Companies can do this even if the condition found is not related to the expensive condition or if the person wasn’t aware of the condition at the time, the report charged.

“At least one company encouraged employees to revoke sick people’s health coverage through rescissions,” the report said.

“When a person is diagnosed with an expensive condition such as cancer, some insurance companies review his/her initial health status questionnaire. In most states’ individual insurance market, insurance companies can retroactively cancel the entire policy if any condition was missed – even if the medical condition is unrelated, and even if the person was not aware of the condition at the time,” the report said. “Coverage can also be revoked for all members of a family, even if only one family member failed to disclose a medical condition.”

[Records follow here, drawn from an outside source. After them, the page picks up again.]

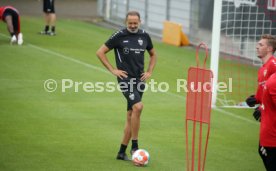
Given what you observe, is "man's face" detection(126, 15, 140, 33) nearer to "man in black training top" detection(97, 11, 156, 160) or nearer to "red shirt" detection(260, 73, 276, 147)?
"man in black training top" detection(97, 11, 156, 160)

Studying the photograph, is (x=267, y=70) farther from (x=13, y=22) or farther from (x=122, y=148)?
(x=13, y=22)

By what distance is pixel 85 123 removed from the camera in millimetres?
13797

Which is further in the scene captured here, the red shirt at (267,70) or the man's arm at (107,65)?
the man's arm at (107,65)

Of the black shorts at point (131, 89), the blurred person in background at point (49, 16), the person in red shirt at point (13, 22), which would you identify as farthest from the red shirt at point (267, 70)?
the blurred person in background at point (49, 16)

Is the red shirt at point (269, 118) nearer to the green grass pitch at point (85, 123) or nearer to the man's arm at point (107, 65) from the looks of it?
the green grass pitch at point (85, 123)

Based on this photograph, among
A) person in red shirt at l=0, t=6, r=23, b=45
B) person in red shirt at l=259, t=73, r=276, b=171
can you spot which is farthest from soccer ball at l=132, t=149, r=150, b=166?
person in red shirt at l=0, t=6, r=23, b=45

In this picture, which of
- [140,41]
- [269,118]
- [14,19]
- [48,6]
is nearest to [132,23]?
[140,41]

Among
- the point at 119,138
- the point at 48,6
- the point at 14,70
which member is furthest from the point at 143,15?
the point at 119,138

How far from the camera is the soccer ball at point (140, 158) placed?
35.1ft

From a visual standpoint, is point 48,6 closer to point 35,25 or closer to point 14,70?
point 35,25

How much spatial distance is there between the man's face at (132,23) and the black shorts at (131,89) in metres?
0.79

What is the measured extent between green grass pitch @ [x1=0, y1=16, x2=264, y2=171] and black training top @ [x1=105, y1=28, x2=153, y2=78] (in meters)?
1.50

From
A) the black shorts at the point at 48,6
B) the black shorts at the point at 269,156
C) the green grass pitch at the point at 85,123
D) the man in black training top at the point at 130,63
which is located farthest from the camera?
the black shorts at the point at 48,6

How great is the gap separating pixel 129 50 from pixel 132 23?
1.44 ft
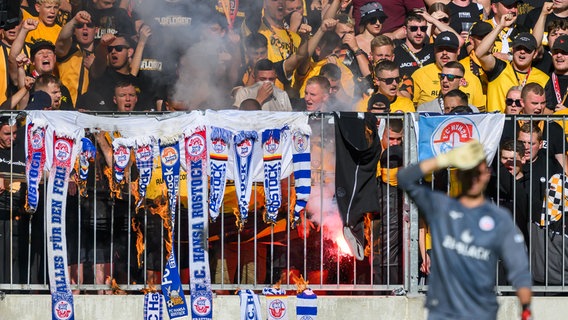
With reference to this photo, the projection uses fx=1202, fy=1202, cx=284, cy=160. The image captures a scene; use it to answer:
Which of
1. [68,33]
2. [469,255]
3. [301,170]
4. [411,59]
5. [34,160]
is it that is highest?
[68,33]

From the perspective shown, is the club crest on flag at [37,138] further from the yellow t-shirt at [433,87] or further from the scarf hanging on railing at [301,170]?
the yellow t-shirt at [433,87]

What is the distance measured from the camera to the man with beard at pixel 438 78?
41.7 ft

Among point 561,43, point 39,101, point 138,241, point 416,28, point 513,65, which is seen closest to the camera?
point 138,241

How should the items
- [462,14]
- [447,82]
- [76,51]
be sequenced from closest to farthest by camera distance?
[447,82] < [76,51] < [462,14]

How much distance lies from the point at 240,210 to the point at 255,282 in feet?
2.28

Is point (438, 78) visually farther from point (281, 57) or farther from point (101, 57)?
point (101, 57)

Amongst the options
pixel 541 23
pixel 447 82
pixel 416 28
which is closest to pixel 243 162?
pixel 447 82

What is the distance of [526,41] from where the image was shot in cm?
1293

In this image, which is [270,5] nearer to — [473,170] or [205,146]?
[205,146]

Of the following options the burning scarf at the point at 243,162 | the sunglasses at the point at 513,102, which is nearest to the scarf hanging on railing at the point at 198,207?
the burning scarf at the point at 243,162

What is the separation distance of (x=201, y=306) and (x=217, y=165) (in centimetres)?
127

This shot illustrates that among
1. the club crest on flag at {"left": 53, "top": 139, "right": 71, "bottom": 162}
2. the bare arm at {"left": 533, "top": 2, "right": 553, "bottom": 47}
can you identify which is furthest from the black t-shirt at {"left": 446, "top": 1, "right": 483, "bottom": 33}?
the club crest on flag at {"left": 53, "top": 139, "right": 71, "bottom": 162}

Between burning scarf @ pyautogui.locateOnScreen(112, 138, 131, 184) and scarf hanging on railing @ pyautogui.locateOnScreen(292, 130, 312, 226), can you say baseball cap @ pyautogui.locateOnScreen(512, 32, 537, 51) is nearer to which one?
scarf hanging on railing @ pyautogui.locateOnScreen(292, 130, 312, 226)

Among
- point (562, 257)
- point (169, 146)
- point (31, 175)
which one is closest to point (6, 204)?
point (31, 175)
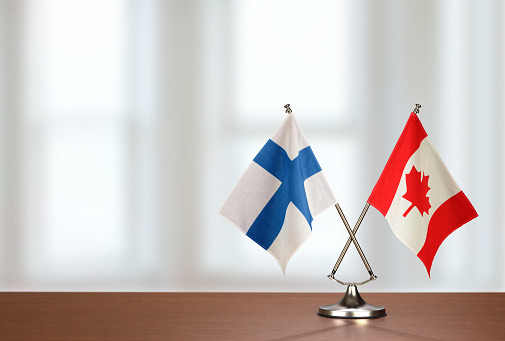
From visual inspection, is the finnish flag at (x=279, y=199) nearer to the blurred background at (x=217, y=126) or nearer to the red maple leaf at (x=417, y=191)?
the red maple leaf at (x=417, y=191)

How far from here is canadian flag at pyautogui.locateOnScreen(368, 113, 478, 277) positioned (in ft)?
6.86

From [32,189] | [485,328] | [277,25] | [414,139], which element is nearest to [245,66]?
[277,25]

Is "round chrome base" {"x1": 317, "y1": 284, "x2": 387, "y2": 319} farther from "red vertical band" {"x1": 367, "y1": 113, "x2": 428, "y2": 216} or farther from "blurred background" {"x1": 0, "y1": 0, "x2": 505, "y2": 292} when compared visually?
"blurred background" {"x1": 0, "y1": 0, "x2": 505, "y2": 292}

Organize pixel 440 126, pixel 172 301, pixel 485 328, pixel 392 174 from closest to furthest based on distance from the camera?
pixel 485 328 < pixel 392 174 < pixel 172 301 < pixel 440 126

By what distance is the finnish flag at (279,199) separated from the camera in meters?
2.04

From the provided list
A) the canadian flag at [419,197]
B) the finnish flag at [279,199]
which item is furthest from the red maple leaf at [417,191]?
the finnish flag at [279,199]

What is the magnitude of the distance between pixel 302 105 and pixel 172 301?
1.73 m

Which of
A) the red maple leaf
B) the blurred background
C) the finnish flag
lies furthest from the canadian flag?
the blurred background

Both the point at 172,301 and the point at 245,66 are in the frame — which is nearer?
the point at 172,301

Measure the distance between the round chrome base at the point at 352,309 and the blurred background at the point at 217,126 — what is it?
1582 mm

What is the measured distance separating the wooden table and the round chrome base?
1.3 inches

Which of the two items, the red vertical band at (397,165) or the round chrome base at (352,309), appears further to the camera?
the red vertical band at (397,165)

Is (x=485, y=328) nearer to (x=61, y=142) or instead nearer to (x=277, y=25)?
(x=277, y=25)

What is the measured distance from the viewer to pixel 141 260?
145 inches
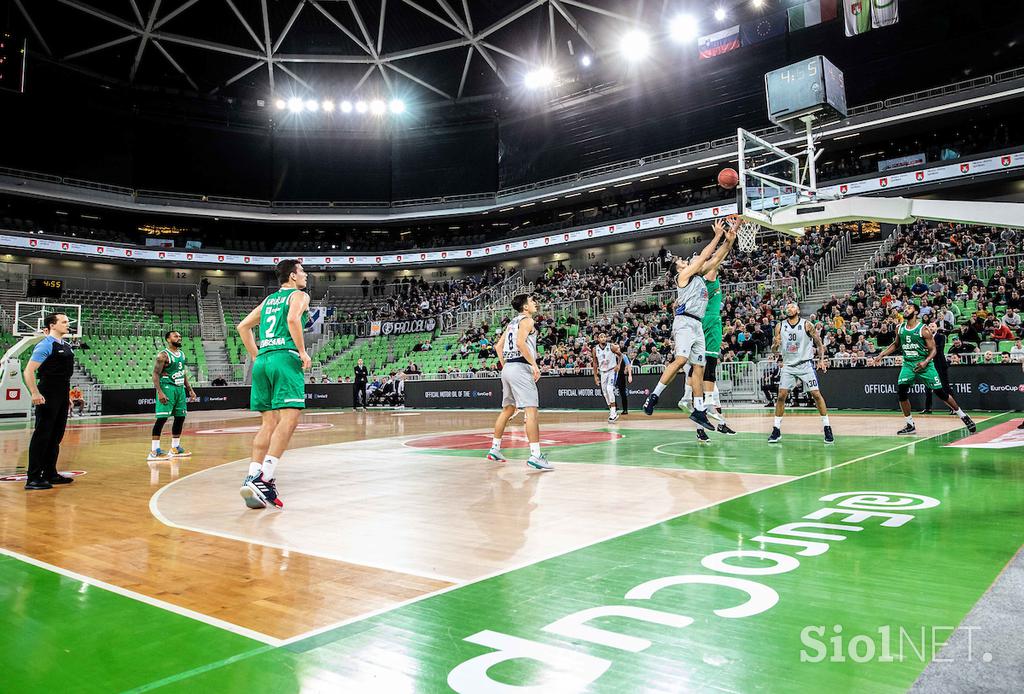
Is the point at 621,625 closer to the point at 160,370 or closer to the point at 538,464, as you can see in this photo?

Under terms of the proposed health insurance reform currently being debated in Washington, insurance companies would be prohibited from refusing coverage based on someone’s medical history or health risk. “Companies also would be barred from watering down coverage or refusing renewal because someone becomes sick,” the report noted. Companies would have to renew any policy as long as the policyholder pays the premium in full.

The report is available at www.HealthReform.gov.